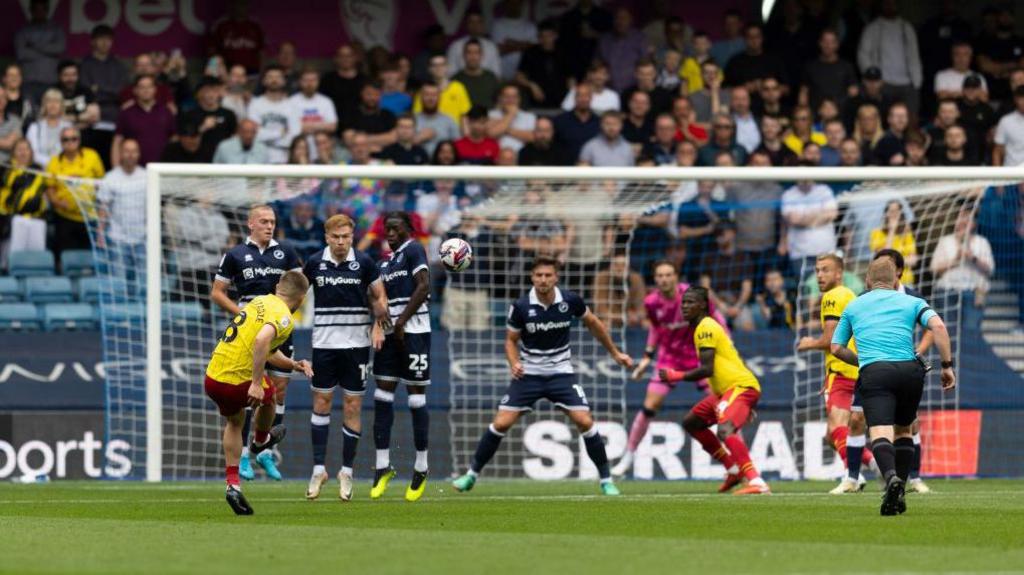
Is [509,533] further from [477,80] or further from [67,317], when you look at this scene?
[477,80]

---

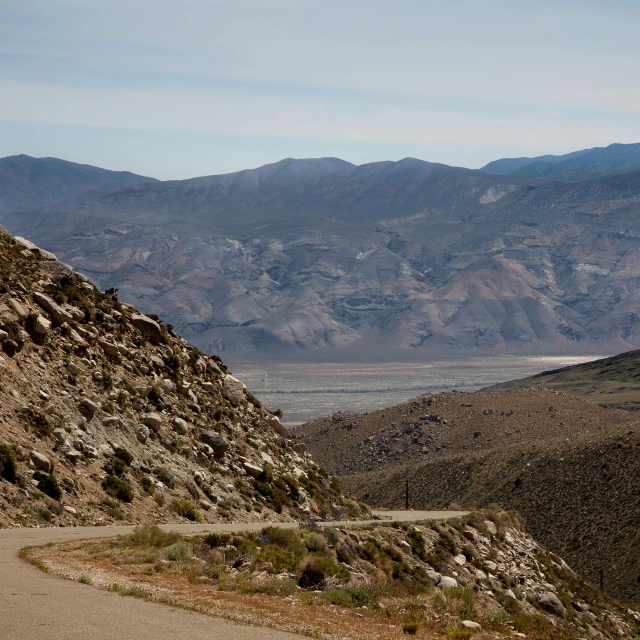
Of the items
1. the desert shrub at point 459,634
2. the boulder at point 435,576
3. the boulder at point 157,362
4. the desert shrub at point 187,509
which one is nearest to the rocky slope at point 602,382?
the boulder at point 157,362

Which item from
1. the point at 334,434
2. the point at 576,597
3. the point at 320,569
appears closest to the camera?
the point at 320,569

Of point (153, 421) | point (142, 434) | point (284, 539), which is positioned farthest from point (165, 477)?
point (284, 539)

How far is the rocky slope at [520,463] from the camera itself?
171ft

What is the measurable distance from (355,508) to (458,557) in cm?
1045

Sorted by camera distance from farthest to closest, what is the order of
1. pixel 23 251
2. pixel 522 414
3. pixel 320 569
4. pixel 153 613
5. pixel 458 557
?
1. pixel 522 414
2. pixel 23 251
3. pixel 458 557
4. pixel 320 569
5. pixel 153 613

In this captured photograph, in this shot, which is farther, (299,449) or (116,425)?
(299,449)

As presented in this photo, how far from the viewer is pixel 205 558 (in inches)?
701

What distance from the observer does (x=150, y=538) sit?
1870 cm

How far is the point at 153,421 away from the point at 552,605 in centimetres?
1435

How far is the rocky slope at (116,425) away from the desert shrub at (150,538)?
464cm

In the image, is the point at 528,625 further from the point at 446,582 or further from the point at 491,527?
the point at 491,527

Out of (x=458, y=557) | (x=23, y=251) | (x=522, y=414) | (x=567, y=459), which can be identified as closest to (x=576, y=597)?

**Exercise description**
Copy the records above verbatim, starting at the line that contains "Of point (153, 421)" and stopping after the line that contains "5. pixel 153 613".

**Answer to the exercise**
Of point (153, 421) | point (142, 434) | point (284, 539), which is positioned farthest from point (165, 477)?
point (284, 539)

How far is the rocky slope at [520,463] from the camera itself?
171ft

What is the measurable distance from (355,508) to (458,557) in cm?
1045

Sorted by camera distance from farthest to closest, what is the order of
1. pixel 23 251
2. pixel 522 414
3. pixel 320 569
4. pixel 153 613
5. pixel 458 557
?
1. pixel 522 414
2. pixel 23 251
3. pixel 458 557
4. pixel 320 569
5. pixel 153 613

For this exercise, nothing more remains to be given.